Lo scorso 15 e 16 Dicembre la Compagnia del Teatro del Cerchio di Parma ha messo in scena il celebre capolavoro de “La Peste” di Albert Camus, un’opera “da uno spettatore alla volta”: sono proprio gli attori infatti a prenderti per mano e a guidarti nel girone dantesco della Morte Nera. Lo spettacolo è nato nel 2005 ed è frutto del lavoro del regista Mario Mascitelli e dell’allora Teatro dei Filodrammatici di Piacenza.
La messinscena coinvolge undici micro-spazi su un unico palco, ognuno dei quali confina con l’altro, luoghi questi popolati da quindici interpreti tra attori e attrici che di volta in volta ci parlano della loro storia…sono popolani in attesa del nostro arrivo. Sono proprio loro a costituire il coro dei dannati, dal parroco mite e umile che legge l’epidemia come vendetta divina all’epicureo gigolò che ti invita a godere di ogni istante che la Sorte ha in serbo, dal factotum servizievole che scaccia topi dagli androni al medico che rintraccia sintomi del morbo anche sui tuoi lineamenti, dalla donna che medita il suicidio a quella che si pente poiché untrice: questa dozzina di infetti o di possibili tali costituisce un gruppo affiatato che si muove all’unisono. Ruolo non marginale lo gioca il pubblico, che è attivo ed è chiamato a rispondere agli attori, a cambiare posizione, ruolo e situazione ad ogni piè sospinto: esso- sconcertato- si chiede se sia destinato alla salvezza o all’infezione che non lascia scampo alcuno.

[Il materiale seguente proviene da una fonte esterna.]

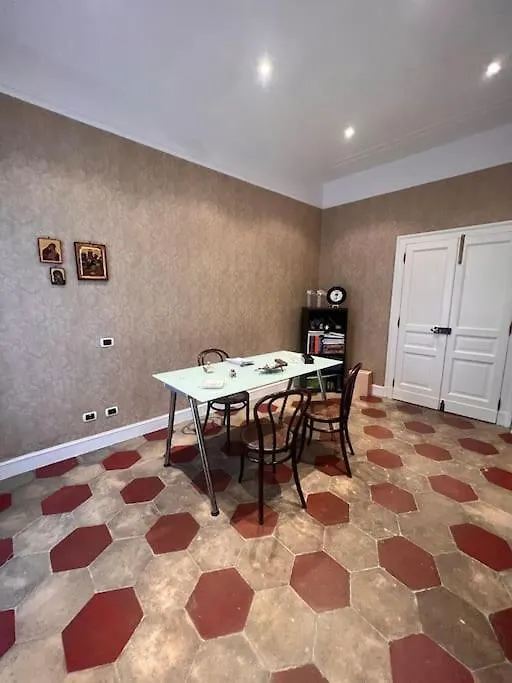 Apartmán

In conclusione, questa Peste è un’inquietante polifonia, un percorso fisico e multi sensoriale, un meccanismo puntuale della durata di mezzora in cui ogni scena è scandita dal suono di una campanella. Questo è uno spettacolo convincente che non lascia spazio alla distrazione e ricorda il celebre romanzo “L’ora di tutti” di Maria Corti: una stessa tragedia letta dai personaggi più disparati.